# Project 3 - Open Street Map Data Wrangling

## Abstract
Open Street Map is a project to create a open source mapping of the world. It could most easily be understood as the Wikipedia of maps, where anyone in the world can add to the mapping dataset. The data provides a rich dataset, both interesting in the context of learning more about various geographic areas around the world, or from the data itself, such as how many people contributed to the dataset for a particular area. With any project reliant on human input though the data is sometimes inconsistent. 

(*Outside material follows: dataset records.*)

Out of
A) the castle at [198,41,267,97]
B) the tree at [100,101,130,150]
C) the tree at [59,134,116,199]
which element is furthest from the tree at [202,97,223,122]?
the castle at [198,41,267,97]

### Los Angeles California
Los Angeles California was chosen for two primary reasons. One is that Los Angeles is largest city in America, and the second most populous. It is very likely that there are more records in Los Angeles than most other American cities and it is also likely that there are more contributers. The second reason is that the I was born close to Los Angeles so to me it is a more interesting dataset.

## Methodology
The map data was initially downloaded from MapZen

## Data Munging

### Verify Tags

In [5]:
file_location = "data\los-angeles_california.osm"
file_location = r"C:\los-angeles_california.osm"

In [6]:
from programs import tags
tag = tags.process_map(file_location)

In [7]:
tag

{'lower': 1804949, 'lower_colon': 2122407, 'other': 176260, 'problemchars': 0}

Out of the 4,103,616 tags luckily none of them contain any of characters labeled as problem characters in the Lesson 6 example.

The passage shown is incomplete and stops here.